Зато жена его (кажется, Наталья Владимировна?), сестра известного в свое время политического защитника Жданова, была совсем стара, понимала, что стряслось с их семьей, как это свойственно женщинам. Она и разговаривала с гостями, и вела хозяйство, и выглядела не худо, но ни легкости, ни жизнерадостности, как в муже, — не было. Она не жаловалась, но каждый угадывал, что жизнь этой женщины кончена, сломлена. Когда она после чая, возле самовара, в сильных очках, склонив свою большую седую голову, читала газету или вязала, сидя на балконе, я понимал, как далека она от нас и как мало спокойствия в ее покое. Усталость, а не спокойствие. Сад вокруг дома был запущен. Забор сожгли в голодные годы и не восстановили. По саду бегала прекрасная охотничья собака, не пригодная для охоты. Ее выдрали, когда она была щенком, за то, что поймала цыпленка. С тех пор она дрожала и удирала при виде любой птицы…
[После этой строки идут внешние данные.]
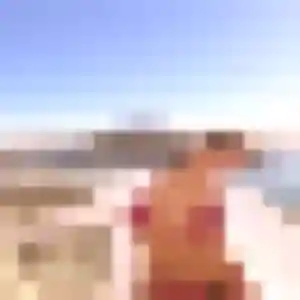 Découvre Oumaima, 35 ans à Briollay en t'inscrivant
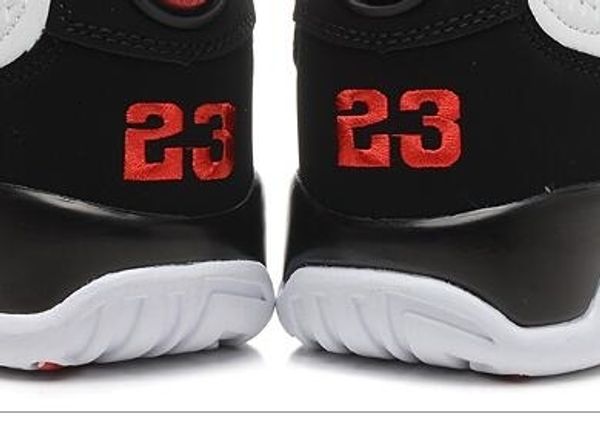 

bred 9s bg gs space jam 9 black bottom concord blue countdown pack barons red sports playoff wholesale basketball shoes 10ct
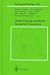 Global Change and Arctic Terrestrial Ecosystems (Ecological Studies)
Когда Театральная мастерская распалась, я брался за все. Грузил в порту со студенческими артелями уголь, работал с ними же в депо на Варшавской железной дороге, играл в Загородном театре и пел в хоре тети Моти. Первый куплет был такой:
С семейством тетя Мотя Приехала сюда, Певцов всех озаботя Своим фасоном, да.Кроме того, я выступал конферансье. Один раз — по просьбе Иеронима Ясинского в ресторане бывший «Доминик», который ему поручили превратить в литературный. Затея эта не состоялась, но я выступал перед столиками однажды. В этот вечер там были Тынянов, Эйхенбаум, еще кто-то, не помню, — они занимали два больших стола, составив их вместе. Поэтому я имел успех — они относились ко мне с доверием. Я был наивный конферансье. Я, по своей идиотской беспечности, и не думал, что люди как-то готовятся к выступлению. Я выходил да импровизировал, почему и провалился с шумом на одном из вечеров — кабаре, в Театре новой драмы. (Там устраивались эти вечера, чтобы собрать хоть немного денег на зарплату актерам.) Однажды меня позвали на какой-то банкет во вновь открываемом нэповском предприятии. Я должен был «внести оживление» за сколько-то миллионов. Веселить. Что я сделал весьма охотно. Я уже тогда умел не смотреть в глаза фактам. Но все это вместе и страшно напряженная семейная жизнь тех дней привели к полному душевному опустошению… И вот в Донбассе, в Брянцевке, под Бахмутом, когда мне было уже 26 лет, — душа моя стала распрямляться и оживать. Я вернулся к тому состоянию, которое способствовало росту, к полной свободе. Да еще на юге. Да еще летом…
День проходил так: папа рано утром уходил в больницу, а мы пробовали писать. У Слонимского были тогда уже свои навыки в работе, и он знал, чего хочет. Так что к нему слово «пробовали» не подходило. Мы в первые же дни наслышались о Гражданской войне, о Махно, о местных зеленых, которые долго скрывались в соляных рудниках и были обнаружены, когда у рабочих стали пропадать приносимые из дома завтраки. Слонимский стал писать рассказ — забыл его название, в котором сочетались элементы отдельных этих историй и при этом преломлялись так, что делались совсем не похожи на себя. Ничему не соответствовали в действительности. В первых своих рассказах — «Варшава» и «Дикий» — он своей полубезумной манерой что-то рассказал, но к данному времени он искал путь к полной простоте и терял свои изобразительные средства. Притворялся нормальным. Он начинал, потом переиначивал и перекраивал, ходил по нашим двум комнатам длинными своими ногами и смотрел огромными черными своими глазищами, ничего перед собой не видя. Едва мы приехали, как ему стало казаться, что там, в Москве и Ленинграде, его обижают, пользуясь его отсутствием, или в лучшем случае — забыли. Смеясь беспомощно, он сам себя ругал за неврастению, но тем не менее часто ходил на почту, которая помещалась на станции, но не Соль, а на противоположной стороне, на другой ветке. Там помещалось наше почтовое отделение, оттуда мы ездили в город. Но приходило письмо или денежный перевод, и Мишка успокаивался. Рассказ он написал довольно скоро.